On August 2, 2011, we entered into a Promissory Note with our intellectual property law firm for the amount of $49,610, which represented the amount we owed to that firm. The Promissory Note called for monthly payments of $5,000 from August 2011 through December 2011 and bore interest at 10% per annum.  We paid off this note and related accrued interest with cash in April 2012.

 

LAW FIRM NOTE

 

On March 22, 2012, we entered into a Promissory Note with our corporate law firm for the amount of $75,000, which represented the majority of the amount we owed to that firm. The Promissory Note has a maturity date of December 31, 2012 and bears interest at five percent per annum.  The note is convertible at the option of the holder into shares of our common stock at a 10% discount to the market price of the common stock on the date prior to conversion with a floor price on such conversions of $0.08 per share.  This ability of the holder to convert became exercisable upon the amendment of the Articles of Incorporation increasing the authorized shares of our common stock to a number greater than 250,000,000.  As that increase in the authorized number of shares of our common stock was approved by our stockholders at a Special Stockholders Meeting on June 4, 2012, this note was reclassified to a convertible note as of June 30, 2012 (see Note 5).   

TONAQUINT NOTE

 

On June 28, 2011, we entered into a Termination Agreement with Tonaquint, Inc. (see Note 5) under which both parties agreed that in consideration of the termination of a warrant, the waiving of all fees, penalties, the creation of the selling program and other factors, we agreed to issue an unsecured non-convertible promissory note (the "New Note") in the principal amount of $360,186, which provides for annual interest at a rate of 6%, payable monthly in either cash or our stock, at our option.
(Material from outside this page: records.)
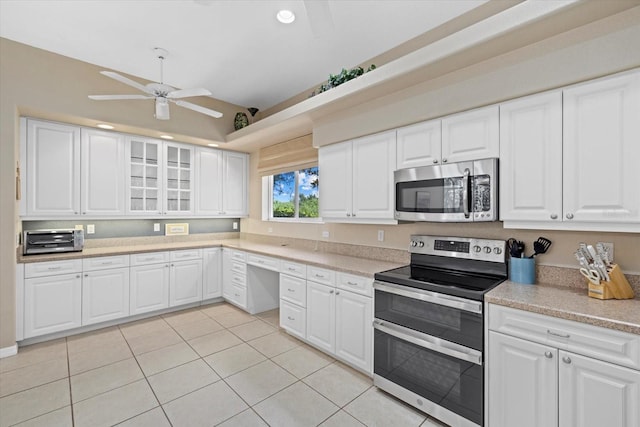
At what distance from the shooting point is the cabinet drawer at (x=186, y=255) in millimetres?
3950

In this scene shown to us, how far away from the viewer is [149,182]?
4.01 m

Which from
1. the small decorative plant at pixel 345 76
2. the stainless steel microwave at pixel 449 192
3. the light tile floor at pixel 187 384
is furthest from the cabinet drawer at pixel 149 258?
the stainless steel microwave at pixel 449 192

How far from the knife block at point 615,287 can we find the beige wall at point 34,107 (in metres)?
4.40

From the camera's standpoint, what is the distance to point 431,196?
7.57ft

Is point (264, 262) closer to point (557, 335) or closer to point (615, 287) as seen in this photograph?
point (557, 335)

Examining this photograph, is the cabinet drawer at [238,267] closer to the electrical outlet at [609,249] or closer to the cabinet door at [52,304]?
the cabinet door at [52,304]

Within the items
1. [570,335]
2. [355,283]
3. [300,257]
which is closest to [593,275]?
[570,335]

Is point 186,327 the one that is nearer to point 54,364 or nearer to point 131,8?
point 54,364

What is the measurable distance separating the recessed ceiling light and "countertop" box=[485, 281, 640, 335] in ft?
8.07

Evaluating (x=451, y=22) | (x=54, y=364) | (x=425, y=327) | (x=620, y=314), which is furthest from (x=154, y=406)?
(x=451, y=22)

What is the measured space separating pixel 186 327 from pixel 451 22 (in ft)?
13.1

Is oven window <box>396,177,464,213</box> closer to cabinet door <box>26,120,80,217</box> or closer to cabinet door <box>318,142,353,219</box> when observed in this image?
cabinet door <box>318,142,353,219</box>

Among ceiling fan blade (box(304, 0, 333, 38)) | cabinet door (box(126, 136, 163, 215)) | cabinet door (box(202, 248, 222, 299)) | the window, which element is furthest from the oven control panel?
cabinet door (box(126, 136, 163, 215))

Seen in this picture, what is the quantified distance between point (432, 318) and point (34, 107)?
4.05 m
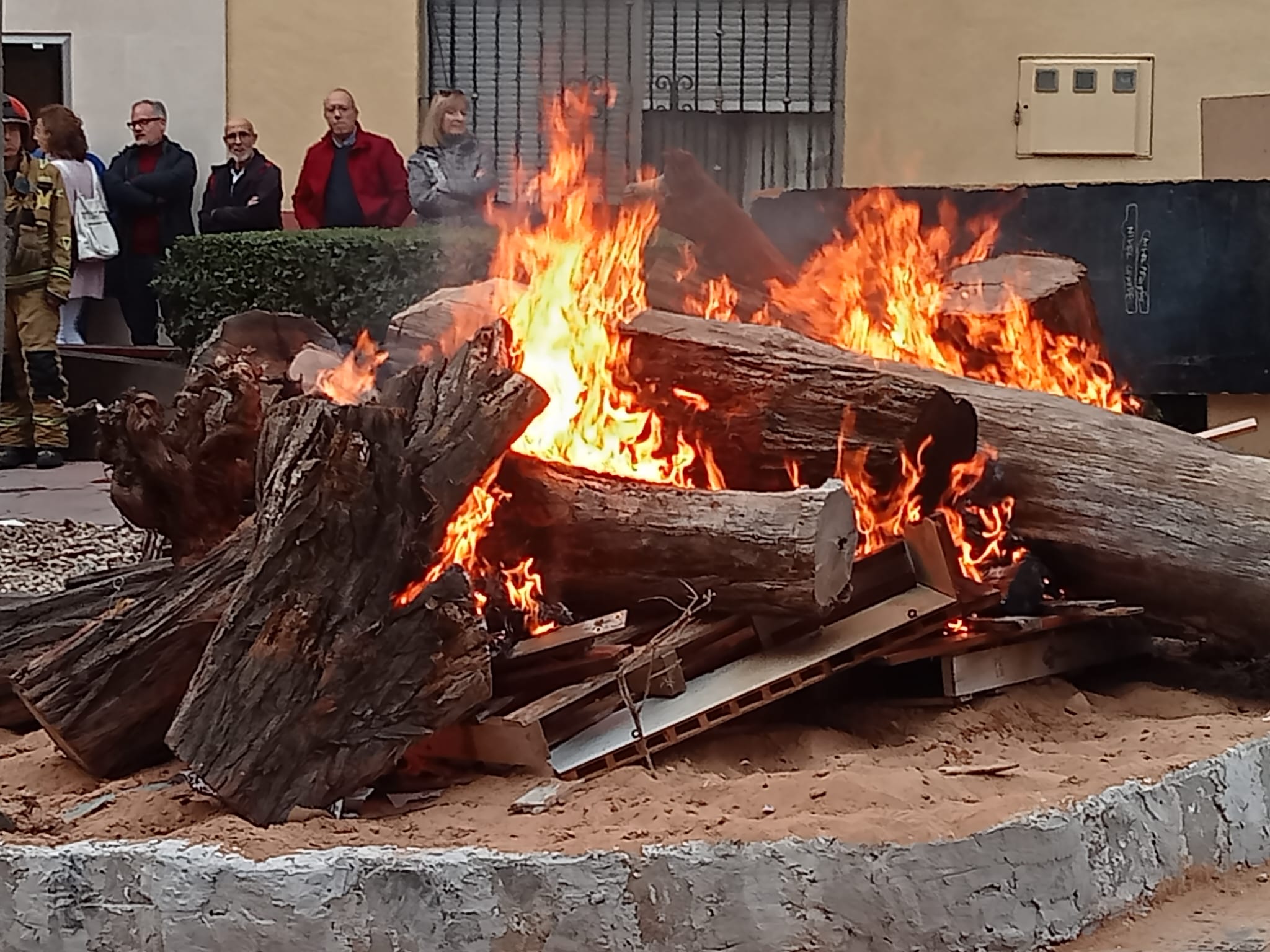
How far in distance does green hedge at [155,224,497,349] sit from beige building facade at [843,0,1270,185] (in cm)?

The New Note originally had a maturity date of April 30, 2012.  We subsequently extended the note initially to July 31, 2012 and then to July 31, 2013 and subsequently to August 31, 2013 (see Note 14) and converted $100,572 of the principal and $19,614 of the accrued interest related to the note into common stock (see Note 6). We also recorded into principal $2,500 of the lender’s legal fees related to documentation of the extension agreement. We recorded a loss on conversion of $50,262 on those partial conversions. At December 31, 2012, the balance of this note was $180,025 and accrued interest totaled $2,083.